Fuyao: focus on the future of automotive glass is expected to grow – Mortar Pump

neutral
  Fuyao is to translate these into action, the breakdown in the glass industry, is actively adjust product structure, drastic strategic exit the field of architectural glass, specializing in auto glass. From the ups and downs in the plight of the
After the company's future growth is expected to be neutral.
        Hainan two production lines have been sold architectural glass, architectural glass and Fuqing Shuangliao construction glass production lines have been discontinued. August 17, 2009 the company announced that: consideration by investing 203 million yuan for the construction of float glass upgrade three lines into high-quality automotive float glass production line, further strengthening the product of concentration and improve profitability. Normal operation of the building now are down to two glasses, and basically be able to achieve profitability. As of first half of 2009, the company's automotive glass and float glass main revenue income accounted for 82.97% and 30.18% (including related party transactions). Domestic auto glass companies now account for more than 40% of market share, is the industry leader, are expected to share at home and abroad continue to expand.
        First half of 2009 revenues of 2.5 billion, down 12%. Income of 2.1 billion in auto glass, up 4.36%; as shutting down the four float glass production line construction, building glass float revenues of 768 million yuan, down 37.73 percent. After deducting non-recurring gains and losses net profit of 193 million yuan, down 54.94 percent year on year significantly. First half of the discount sale of the two float glass production line in Hainan, a 215 million provision for impairment of, Excluding the factor of basic net income was flat with a year earlier. Reporting period, the proportion increased as automotive glass, integrated gross margin reached 38.56%, higher than 4.74 percentage points a year ago to upgrade. Second quarter of 2009, benefiting from capacity utilization to enhance and lower raw material prices, profit margins as high as 41.9%, the highest level in recent years, the quarterly gross margin.
        Widely that the growth rate of China's automotive industry is expected to remain in the next few years, more than 10% level, Fuyao super capacity development of the industry, coupled with its increasing volume of export business, future income growth is expected to reach 15 % or more. Consider Fuyao leading automotive glass industry, business and asset structure of orderly contraction of the gradual improvement in the industry and products while the company has a deep understanding of, and management and cost control is also very mature, we believe that it neutral growth is quite sure of.
        According to the company's second quarter data, analysis and forecasts on the situation in the second half of the industry, the market have improved the forecasting performance of the company, expects 2009 to 2011, after deducting non-recurring income and earnings per share were 0.42 yuan, 0.61 yuan and 0.71 yuan. The current share price of its future prospects and growth has been the response.
        (Shenzhen Jun Liang Asset Management Ltd. / text)
        Analysis report describes the
        1. Growth momentum Category: It is said that the value of stock relative to the overall trend of 500 shares in the next 12 to 18 months the performance of power. The highest ranked 1, 2 or more for the average, more than 3 average, 4 is average and 5 is below average.
        2. Security and stability index: a combination of the company's financial structure, management and profitability of the stable and predictable level of price volatility in the past, such factors as strength, comprehensive consideration derived. The highest ranked 1, 2 or more for the average, more than 3 average, 4 is average and 5 is below average.
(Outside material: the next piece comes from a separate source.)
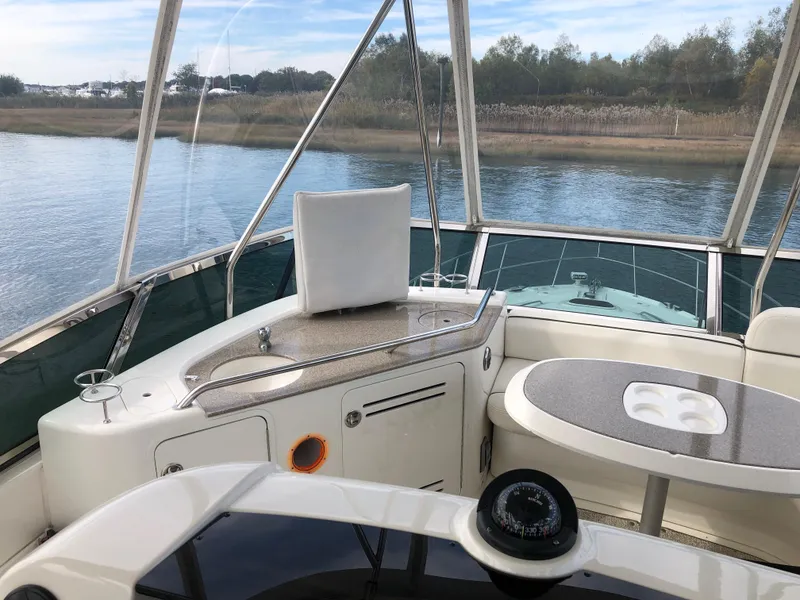 Slide: The Image of 2006 Sea Ray 52 Sedan Bridge yacht interior with helm, seating, and water view. - 9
        3. PE: share price / last known over the last two quarters earnings per share and + the next two quarters and earnings per share forecast. Drag PE: share price / last known over the past four quarters and earnings per share. The relative price-earnings ratio, price-earnings ratio and the company's Shanghai and Shenzhen 300 Index (or trade) by comparing price-earnings ratio.
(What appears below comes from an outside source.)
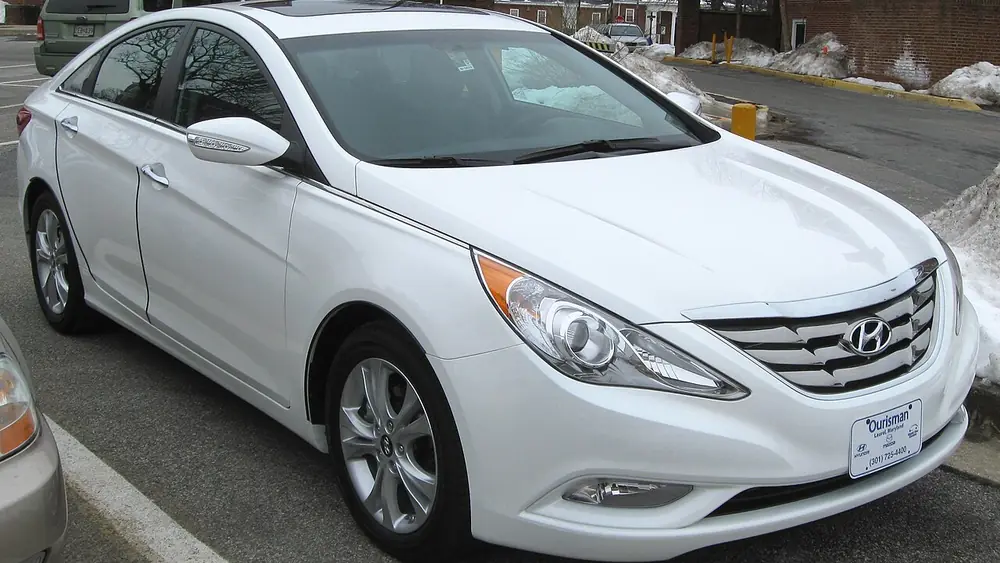 A white 2011 Hyundai Sonata seen from the front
        4.Beta: CSI 300 Index to reflect changes in the strength of the overall price index. A price change that synchronization with the CSI 300 Index, is greater than 1 indicates volatility greater than the Shanghai and Shenzhen 300 index, stock price volatility is less than 1 indicates weaker than the CSI 300 Index.
        5.PS is the price and the ratio of sales per share. Sometimes, the valuation of important reference value.
        6. The reasonable value of current bid price: According to the current ownership of data and information, the valuation of the company after the reasonable value of the bid price obtained. In this price below the bid more favorable.
        7. Expected price range: Based on anticipated growth, combined with the next period's earnings and earnings momentum, and stocks and market practice given an estimated price range. The gain and return on share price the day of the report calculated.